Kun Chang scite author profile

A facile process was developed to synthesize layered MoS(2)/graphene (MoS(2)/G) composites by an l-cysteine-assisted solution-phase method, in which sodium molybdate, as-prepared graphene oxide (GO), and l-cysteine were used as starting materials. As-prepared MoS(2)/G was then fabricated into layered MoS(2)/G composites after annealing in a H(2)/N(2) atmosphere at 800 °C for 2 h. The samples were systematically investigated by X-ray diffraction, field emission scanning electron microscopy, energy dispersive X-ray spectroscopy, and high-resolution transmission electron microscopy. Electrochemical performances were evaluated in two-electrode cells versus metallic lithium.

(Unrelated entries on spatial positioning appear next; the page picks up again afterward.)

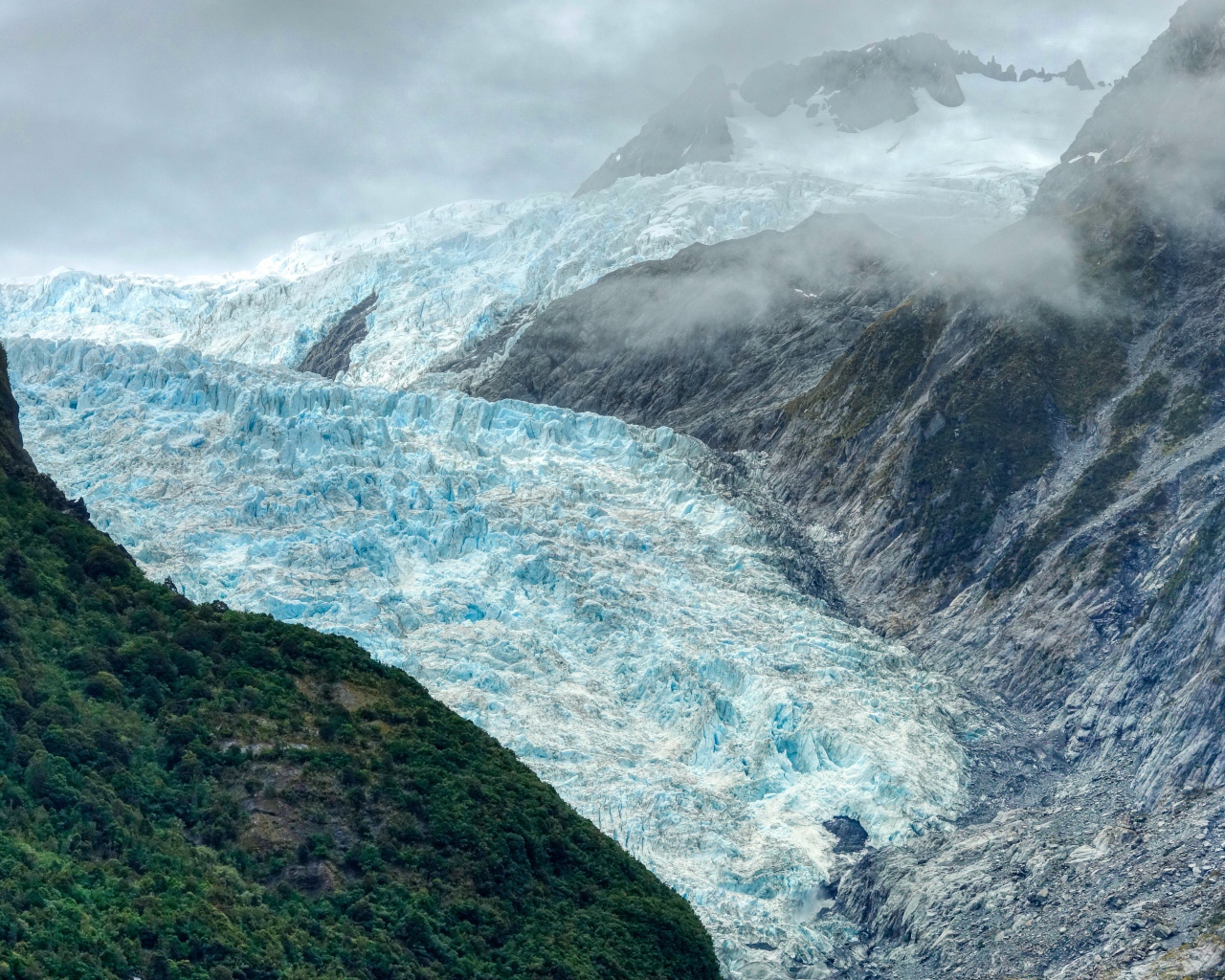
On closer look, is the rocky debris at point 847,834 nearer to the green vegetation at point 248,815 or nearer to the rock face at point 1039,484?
the rock face at point 1039,484

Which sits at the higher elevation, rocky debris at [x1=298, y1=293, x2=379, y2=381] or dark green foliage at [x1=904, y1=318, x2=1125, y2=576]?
rocky debris at [x1=298, y1=293, x2=379, y2=381]

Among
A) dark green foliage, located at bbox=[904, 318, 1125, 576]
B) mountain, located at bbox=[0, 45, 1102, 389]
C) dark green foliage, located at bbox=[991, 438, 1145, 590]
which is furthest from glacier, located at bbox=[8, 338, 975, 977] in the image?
mountain, located at bbox=[0, 45, 1102, 389]

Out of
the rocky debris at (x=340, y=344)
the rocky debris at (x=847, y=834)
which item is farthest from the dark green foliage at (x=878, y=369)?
the rocky debris at (x=340, y=344)

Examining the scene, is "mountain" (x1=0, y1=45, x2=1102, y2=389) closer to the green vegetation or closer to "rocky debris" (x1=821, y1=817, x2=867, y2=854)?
"rocky debris" (x1=821, y1=817, x2=867, y2=854)

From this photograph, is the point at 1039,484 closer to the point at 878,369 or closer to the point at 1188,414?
the point at 1188,414

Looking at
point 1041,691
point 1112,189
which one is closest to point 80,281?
point 1112,189

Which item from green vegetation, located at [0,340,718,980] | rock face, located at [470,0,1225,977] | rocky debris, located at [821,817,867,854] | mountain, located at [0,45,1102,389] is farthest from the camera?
mountain, located at [0,45,1102,389]

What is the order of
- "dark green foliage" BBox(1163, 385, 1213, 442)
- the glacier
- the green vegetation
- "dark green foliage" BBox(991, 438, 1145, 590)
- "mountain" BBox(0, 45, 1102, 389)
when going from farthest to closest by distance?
1. "mountain" BBox(0, 45, 1102, 389)
2. "dark green foliage" BBox(1163, 385, 1213, 442)
3. "dark green foliage" BBox(991, 438, 1145, 590)
4. the glacier
5. the green vegetation

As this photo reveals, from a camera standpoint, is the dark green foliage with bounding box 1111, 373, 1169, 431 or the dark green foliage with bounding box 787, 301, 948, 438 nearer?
the dark green foliage with bounding box 1111, 373, 1169, 431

It is demonstrated that the obtained MoS(2)/G composites show three-dimensional architecture and excellent electrochemical performances as anode materials for Li-ion batteries. The MoS(2)/G composite with a Mo:C molar ratio of 1:2 exhibits the highest specific capacity of ∼1100 mAh/g at a current of 100 mA/g, as well as excellent cycling stability and high-rate capability. The superior electrochemical performances of MoS(2)/G composites as Li-ion battery anodes are attributed to their robust composite structure and the synergistic effects between layered MoS(2) and graphene.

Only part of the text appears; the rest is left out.